**Excerpted passage:**
● ● ●
$15M gift helps Duke Medicine target brain disorders
A partnership for autism research announced Tuesday is just the start of something bigger, it turns out.
The Marcus Foundation, a philanthrophic organization in Atlanta named after Home Depot co-founder Bernie Marcus, has awarded $15 million to Duke Medicine to support exploration into the use of umbilical cord blood cells to treat autism, stroke, cerebral palsy and other brain disorders.
The grant is expected to fund the first two years of a planned five-year, $41 million project by Joanne Kurtzberg and Geraldine Dawson. Kurtzberg is the chief scientific and medical officer for Duke’s Robertson Cell and Translational Therapy Program; Dawson is director of the Duke Center for Autism Diagnosis and Treatment.
“Together they will explore innovative approaches to treating these challenging brain disorders,” said Victor Dzau, chancellor for health affairs and president and CEO of Duke University Health System. “This research holds the promise of truly transformational discovery, and we are deeply grateful to The Marcus Foundation for making it possible.”
Kurtzberg and Dawson want to develop cell-based therapies that potentially could restore brain function and improve quality of life for millions of children and adults.
About 2 million people in the United States have been diagnosed with autism spectrum disorder. Strokes kill nearly 130,000 Americans every year. Cerebral palsy affects about 764,000 children and young adults.
The Duke project is expected to consist of clinical trials using umbilical cord blood cells to treat 390 children and adults with autism, 100 children with cerebral palsy and 90 adults with stroke. Kurtzberg and Dawson think cord blood may help repair dysfunctional or damaged parts of the brain.
The first phase, a partnership with ViaCord involving 20 children diagnosed with autism using their own banked cord blood, was announced Tuesday. Phase II trials will put donated cord blood in children with autism and cerebral palsy and adult stroke survivors.
“The whole program has enormous potential,” said Kurtzberg in a prepared statement. She’s also director of the Pediatric Blood and Marrow Transplant Program and the Carolinas Cord Blood Bank. “Autism, stroke and cerebral palsy are all neurologic conditions that impair function and quality of life for these children and adults. If we can make that better, it will have a huge personal and societal impact.”
Cord blood cells are collected from the placenta, which is otherwise discarded as medical waste after a baby is born. After collection, the cells can be frozen and stored for future use in blood stem cell transplantation or cellular therapies.
● ● ●
**Supplied records:**
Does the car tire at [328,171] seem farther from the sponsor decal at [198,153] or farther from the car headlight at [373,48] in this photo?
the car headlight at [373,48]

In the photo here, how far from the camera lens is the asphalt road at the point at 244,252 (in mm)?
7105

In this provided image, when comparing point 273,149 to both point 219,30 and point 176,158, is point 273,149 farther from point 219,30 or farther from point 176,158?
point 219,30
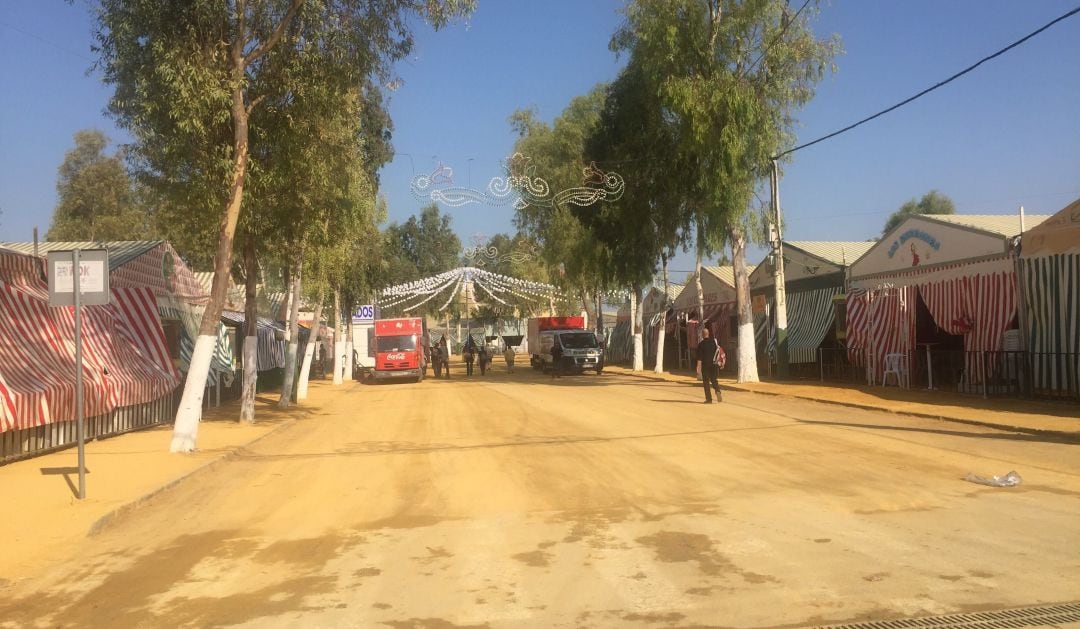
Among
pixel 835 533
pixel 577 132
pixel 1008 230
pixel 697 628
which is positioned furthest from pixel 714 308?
pixel 697 628

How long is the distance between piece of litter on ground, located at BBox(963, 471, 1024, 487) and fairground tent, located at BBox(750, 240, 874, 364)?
20.1 meters

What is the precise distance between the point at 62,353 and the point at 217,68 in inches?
226

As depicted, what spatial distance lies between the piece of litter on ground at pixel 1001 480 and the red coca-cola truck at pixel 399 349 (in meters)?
34.7

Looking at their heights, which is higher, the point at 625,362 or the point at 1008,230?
the point at 1008,230

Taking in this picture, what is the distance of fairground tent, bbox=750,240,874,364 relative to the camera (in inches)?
1206

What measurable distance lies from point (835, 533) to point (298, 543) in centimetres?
484

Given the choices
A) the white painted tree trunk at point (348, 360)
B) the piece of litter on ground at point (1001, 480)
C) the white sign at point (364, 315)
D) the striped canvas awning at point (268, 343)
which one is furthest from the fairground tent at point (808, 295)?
the white sign at point (364, 315)

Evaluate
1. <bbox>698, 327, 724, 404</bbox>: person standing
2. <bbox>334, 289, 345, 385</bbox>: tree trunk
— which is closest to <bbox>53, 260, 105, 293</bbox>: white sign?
<bbox>698, 327, 724, 404</bbox>: person standing

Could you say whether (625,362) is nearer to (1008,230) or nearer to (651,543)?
(1008,230)

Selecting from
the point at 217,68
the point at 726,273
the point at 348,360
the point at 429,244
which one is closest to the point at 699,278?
the point at 726,273

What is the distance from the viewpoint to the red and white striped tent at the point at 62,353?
44.0 feet

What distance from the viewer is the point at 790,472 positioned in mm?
11250

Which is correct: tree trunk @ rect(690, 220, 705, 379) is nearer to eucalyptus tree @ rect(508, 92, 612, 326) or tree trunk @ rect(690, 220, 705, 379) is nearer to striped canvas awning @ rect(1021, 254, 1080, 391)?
eucalyptus tree @ rect(508, 92, 612, 326)

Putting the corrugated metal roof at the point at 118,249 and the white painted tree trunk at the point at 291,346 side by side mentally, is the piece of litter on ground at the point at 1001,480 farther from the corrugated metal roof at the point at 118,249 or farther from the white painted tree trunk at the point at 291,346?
the white painted tree trunk at the point at 291,346
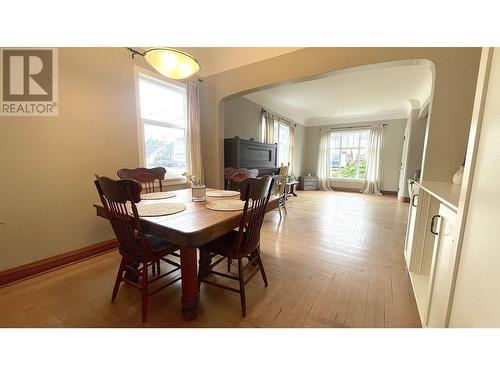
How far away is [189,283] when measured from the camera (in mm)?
1277

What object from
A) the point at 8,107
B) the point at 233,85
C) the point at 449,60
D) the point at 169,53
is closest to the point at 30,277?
the point at 8,107

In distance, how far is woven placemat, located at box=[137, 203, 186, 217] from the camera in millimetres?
1313

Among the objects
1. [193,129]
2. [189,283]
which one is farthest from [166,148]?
[189,283]

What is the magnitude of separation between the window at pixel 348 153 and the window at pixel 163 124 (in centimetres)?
606

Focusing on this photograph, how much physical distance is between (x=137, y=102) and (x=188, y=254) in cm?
222

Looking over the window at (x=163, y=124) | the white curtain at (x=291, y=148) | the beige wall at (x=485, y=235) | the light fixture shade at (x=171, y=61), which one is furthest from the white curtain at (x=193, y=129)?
the white curtain at (x=291, y=148)

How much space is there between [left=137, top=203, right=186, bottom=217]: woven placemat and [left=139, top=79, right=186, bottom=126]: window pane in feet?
5.69

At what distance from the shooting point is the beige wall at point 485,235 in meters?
0.59

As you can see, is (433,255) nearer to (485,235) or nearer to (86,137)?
(485,235)

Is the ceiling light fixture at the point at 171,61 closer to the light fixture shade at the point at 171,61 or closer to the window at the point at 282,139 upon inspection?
the light fixture shade at the point at 171,61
● ● ●
**Work to complete:**
In the article on the $15 million gift to Duke Medicine, why does Kurtzberg say that improving these conditions would have a huge personal and societal impact? Answer in one to three sentences.

**Task solution:**
Kurtzberg says that autism, stroke and cerebral palsy are all neurologic conditions that impair function and quality of life for the children and adults who have them. Making those conditions better would therefore have a huge personal and societal impact.